>> begin
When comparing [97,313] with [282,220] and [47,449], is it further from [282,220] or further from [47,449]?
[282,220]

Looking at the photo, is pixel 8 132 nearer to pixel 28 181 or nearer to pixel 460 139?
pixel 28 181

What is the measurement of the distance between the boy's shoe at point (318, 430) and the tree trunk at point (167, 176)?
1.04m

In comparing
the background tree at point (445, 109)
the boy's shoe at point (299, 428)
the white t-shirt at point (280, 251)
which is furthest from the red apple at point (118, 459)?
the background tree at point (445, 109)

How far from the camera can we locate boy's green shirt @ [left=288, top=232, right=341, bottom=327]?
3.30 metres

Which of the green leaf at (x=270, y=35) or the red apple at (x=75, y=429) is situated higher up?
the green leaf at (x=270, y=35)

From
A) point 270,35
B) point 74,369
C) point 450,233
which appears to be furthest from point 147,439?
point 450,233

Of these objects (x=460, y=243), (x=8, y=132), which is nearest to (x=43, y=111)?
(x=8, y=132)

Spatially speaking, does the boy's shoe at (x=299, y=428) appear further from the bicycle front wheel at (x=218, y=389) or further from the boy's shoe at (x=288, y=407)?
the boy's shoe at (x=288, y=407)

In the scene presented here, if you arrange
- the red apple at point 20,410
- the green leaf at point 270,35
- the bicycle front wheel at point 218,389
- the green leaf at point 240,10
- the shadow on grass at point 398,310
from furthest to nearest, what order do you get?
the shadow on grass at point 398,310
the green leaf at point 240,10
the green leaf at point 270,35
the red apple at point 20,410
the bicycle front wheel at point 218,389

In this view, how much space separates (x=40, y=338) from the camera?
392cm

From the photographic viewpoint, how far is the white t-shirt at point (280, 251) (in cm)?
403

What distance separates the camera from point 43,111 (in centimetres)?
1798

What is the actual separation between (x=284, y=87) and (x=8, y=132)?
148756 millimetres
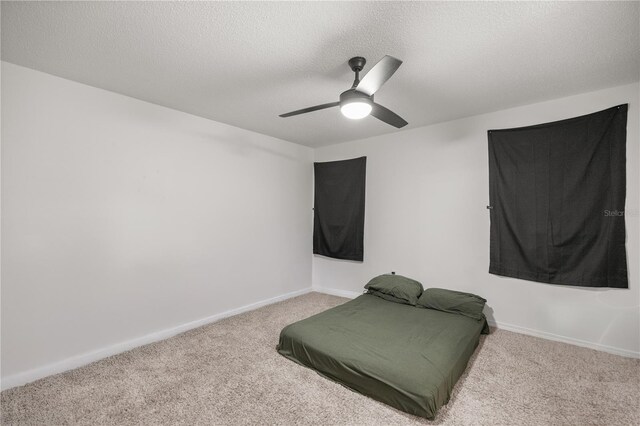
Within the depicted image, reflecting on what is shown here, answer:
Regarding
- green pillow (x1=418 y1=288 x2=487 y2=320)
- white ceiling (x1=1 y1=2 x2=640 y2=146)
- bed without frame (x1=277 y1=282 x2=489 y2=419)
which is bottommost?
bed without frame (x1=277 y1=282 x2=489 y2=419)

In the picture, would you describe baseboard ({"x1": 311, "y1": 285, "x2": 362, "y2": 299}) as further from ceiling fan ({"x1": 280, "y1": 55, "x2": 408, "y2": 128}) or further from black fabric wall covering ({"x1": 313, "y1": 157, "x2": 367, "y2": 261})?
ceiling fan ({"x1": 280, "y1": 55, "x2": 408, "y2": 128})

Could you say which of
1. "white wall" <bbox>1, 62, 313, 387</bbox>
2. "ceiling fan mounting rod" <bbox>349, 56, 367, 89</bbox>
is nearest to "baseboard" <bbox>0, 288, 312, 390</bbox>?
"white wall" <bbox>1, 62, 313, 387</bbox>

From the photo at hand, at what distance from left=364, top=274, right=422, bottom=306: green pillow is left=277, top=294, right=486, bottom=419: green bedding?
0.27 meters

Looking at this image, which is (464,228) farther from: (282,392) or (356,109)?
(282,392)

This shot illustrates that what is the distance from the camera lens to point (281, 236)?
14.2 feet

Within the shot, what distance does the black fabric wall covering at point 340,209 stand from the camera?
14.1 feet

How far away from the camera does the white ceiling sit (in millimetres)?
1597

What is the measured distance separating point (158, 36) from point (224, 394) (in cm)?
249

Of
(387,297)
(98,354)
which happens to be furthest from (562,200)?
(98,354)

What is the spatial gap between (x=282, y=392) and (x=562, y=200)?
Result: 314 centimetres

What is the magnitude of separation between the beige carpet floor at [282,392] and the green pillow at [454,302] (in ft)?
1.14

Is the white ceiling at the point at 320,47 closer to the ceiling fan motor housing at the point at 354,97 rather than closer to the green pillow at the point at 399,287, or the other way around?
the ceiling fan motor housing at the point at 354,97

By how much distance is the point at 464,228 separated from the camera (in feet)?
11.2

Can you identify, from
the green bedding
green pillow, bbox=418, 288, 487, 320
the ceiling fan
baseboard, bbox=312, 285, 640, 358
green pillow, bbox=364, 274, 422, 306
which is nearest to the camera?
the ceiling fan
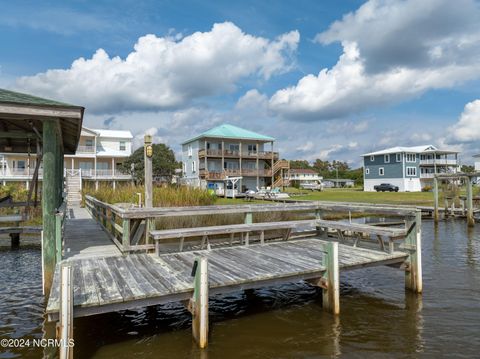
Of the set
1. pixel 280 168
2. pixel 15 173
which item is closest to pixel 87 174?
pixel 15 173

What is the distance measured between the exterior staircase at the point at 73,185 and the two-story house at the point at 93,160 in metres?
0.81

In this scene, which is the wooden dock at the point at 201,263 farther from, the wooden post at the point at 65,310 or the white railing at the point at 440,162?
the white railing at the point at 440,162

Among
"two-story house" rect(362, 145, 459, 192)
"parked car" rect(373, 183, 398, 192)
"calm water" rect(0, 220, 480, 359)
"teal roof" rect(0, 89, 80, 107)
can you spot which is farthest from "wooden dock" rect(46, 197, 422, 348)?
"two-story house" rect(362, 145, 459, 192)

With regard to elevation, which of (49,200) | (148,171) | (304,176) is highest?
(304,176)

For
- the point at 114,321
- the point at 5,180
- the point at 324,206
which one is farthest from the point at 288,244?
the point at 5,180

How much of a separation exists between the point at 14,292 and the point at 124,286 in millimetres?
4901

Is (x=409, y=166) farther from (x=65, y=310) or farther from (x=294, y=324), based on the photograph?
(x=65, y=310)

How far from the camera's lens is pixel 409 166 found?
5862 cm

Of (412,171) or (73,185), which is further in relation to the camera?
(412,171)

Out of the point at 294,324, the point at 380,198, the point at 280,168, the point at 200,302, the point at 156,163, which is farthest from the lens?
the point at 156,163

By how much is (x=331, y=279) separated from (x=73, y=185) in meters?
34.5

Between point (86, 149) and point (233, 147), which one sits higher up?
point (233, 147)

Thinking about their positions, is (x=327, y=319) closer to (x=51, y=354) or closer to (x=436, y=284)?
(x=436, y=284)

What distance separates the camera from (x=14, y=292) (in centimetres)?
873
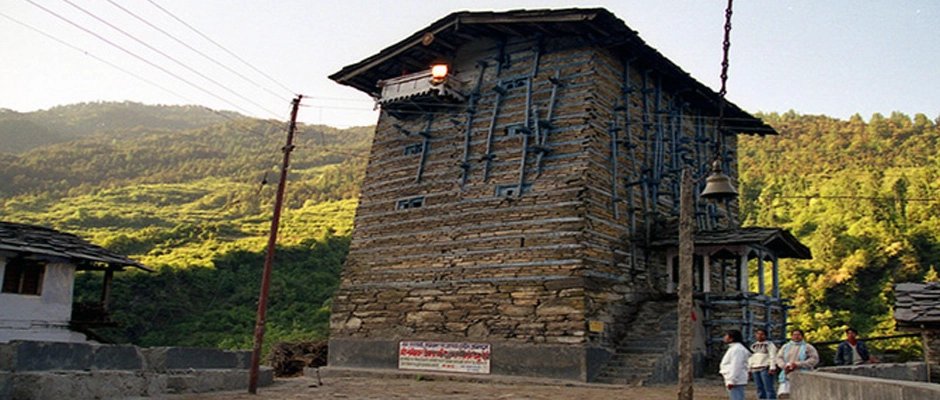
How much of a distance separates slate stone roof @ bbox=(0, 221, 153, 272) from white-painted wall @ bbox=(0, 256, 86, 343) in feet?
1.47

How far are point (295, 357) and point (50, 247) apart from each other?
7663 mm

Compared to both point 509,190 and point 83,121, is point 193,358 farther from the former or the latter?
point 83,121

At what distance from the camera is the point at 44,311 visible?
19078mm

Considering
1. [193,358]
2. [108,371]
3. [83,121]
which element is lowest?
[108,371]

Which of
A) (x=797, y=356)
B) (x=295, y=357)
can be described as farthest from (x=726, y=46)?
(x=295, y=357)

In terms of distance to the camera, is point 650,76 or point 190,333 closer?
point 650,76

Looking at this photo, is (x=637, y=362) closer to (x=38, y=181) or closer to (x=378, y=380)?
(x=378, y=380)

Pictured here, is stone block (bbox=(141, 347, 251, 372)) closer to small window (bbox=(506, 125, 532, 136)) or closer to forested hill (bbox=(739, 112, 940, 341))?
small window (bbox=(506, 125, 532, 136))

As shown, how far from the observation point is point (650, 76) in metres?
20.1

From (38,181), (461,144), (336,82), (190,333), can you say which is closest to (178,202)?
(38,181)

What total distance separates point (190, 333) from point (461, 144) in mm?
19187

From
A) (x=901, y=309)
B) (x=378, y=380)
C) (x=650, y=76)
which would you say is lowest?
(x=378, y=380)

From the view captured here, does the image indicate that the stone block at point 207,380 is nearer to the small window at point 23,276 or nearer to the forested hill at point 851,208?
the small window at point 23,276

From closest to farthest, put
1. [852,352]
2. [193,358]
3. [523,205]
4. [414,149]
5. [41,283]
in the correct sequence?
[852,352] < [193,358] < [523,205] < [41,283] < [414,149]
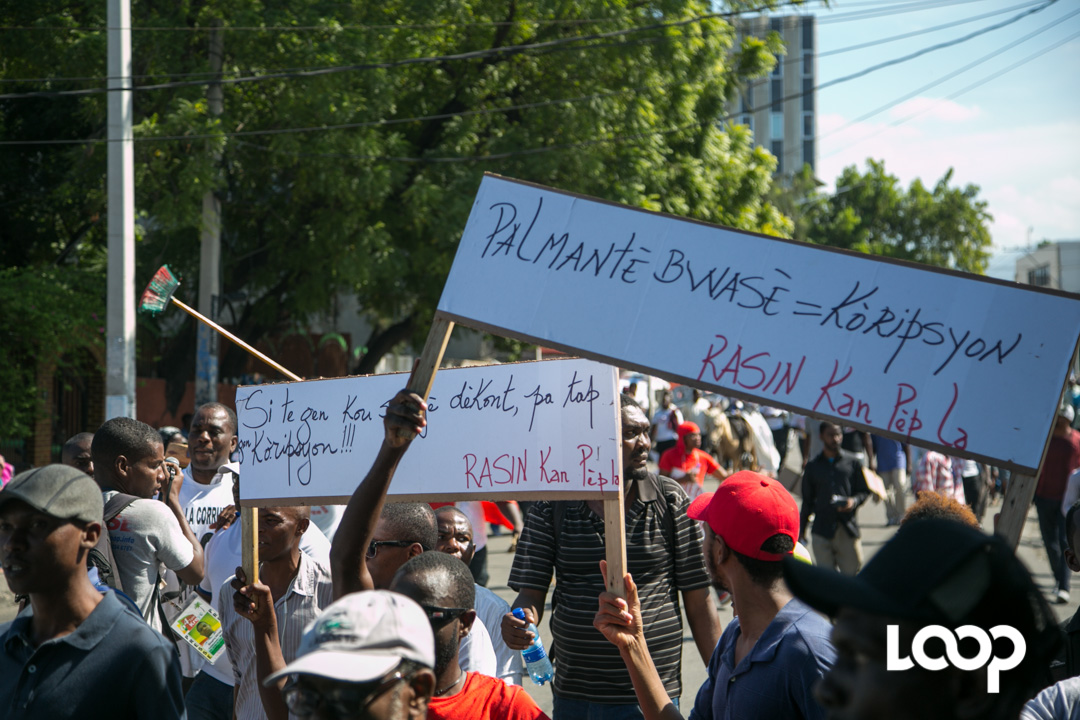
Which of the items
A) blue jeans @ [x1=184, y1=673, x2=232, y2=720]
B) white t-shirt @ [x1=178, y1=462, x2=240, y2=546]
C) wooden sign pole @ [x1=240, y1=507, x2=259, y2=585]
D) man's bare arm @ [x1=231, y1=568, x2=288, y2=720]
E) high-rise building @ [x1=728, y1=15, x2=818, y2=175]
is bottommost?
blue jeans @ [x1=184, y1=673, x2=232, y2=720]

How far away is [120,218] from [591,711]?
10203 millimetres

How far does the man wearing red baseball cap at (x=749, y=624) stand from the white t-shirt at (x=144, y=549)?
2.07 m

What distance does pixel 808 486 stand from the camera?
8.90 m

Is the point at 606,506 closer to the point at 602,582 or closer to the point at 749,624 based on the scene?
the point at 749,624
>> end
▸ **TASK TO COMPLETE**: Exactly the lines from the one with "As shown, how" through the end of the records should be written out, and only those. Pictures do not belong in the copy.

▸ **SOLVED EXERCISE**:
As shown, how far from the observation point is point (650, 76) in metres?
20.1

From (38,181), (461,144), (336,82), (190,333), can you say which is closest to (178,202)?
(38,181)

What total distance separates point (190, 333) from point (461, 144) in mm?
19187

From
A) (x=901, y=309)
B) (x=378, y=380)
C) (x=650, y=76)
which would you say is lowest?
(x=378, y=380)

From the view captured here, does the image indicate that the stone block at point 207,380 is nearer to the small window at point 23,276 or nearer to the forested hill at point 851,208?
the small window at point 23,276

From closest to farthest, put
1. [852,352]
2. [193,358]
3. [523,205]
4. [414,149]
5. [41,283]
in the correct sequence?
[852,352] < [193,358] < [523,205] < [41,283] < [414,149]
Which of the items
A) blue jeans @ [x1=184, y1=673, x2=232, y2=720]
B) white t-shirt @ [x1=178, y1=462, x2=240, y2=546]
C) wooden sign pole @ [x1=240, y1=507, x2=259, y2=585]
D) man's bare arm @ [x1=231, y1=568, x2=288, y2=720]
E) high-rise building @ [x1=728, y1=15, x2=818, y2=175]
is bottommost?
blue jeans @ [x1=184, y1=673, x2=232, y2=720]

How far away is [120,218] from [591,711]?
10203 millimetres

How far does the man wearing red baseball cap at (x=749, y=624) stand from the white t-shirt at (x=144, y=549)?
2.07 m

What distance does pixel 808 486 stand from the camera?
8.90 m

Is the point at 606,506 closer to the point at 602,582 or closer to the point at 749,624 based on the scene?
the point at 749,624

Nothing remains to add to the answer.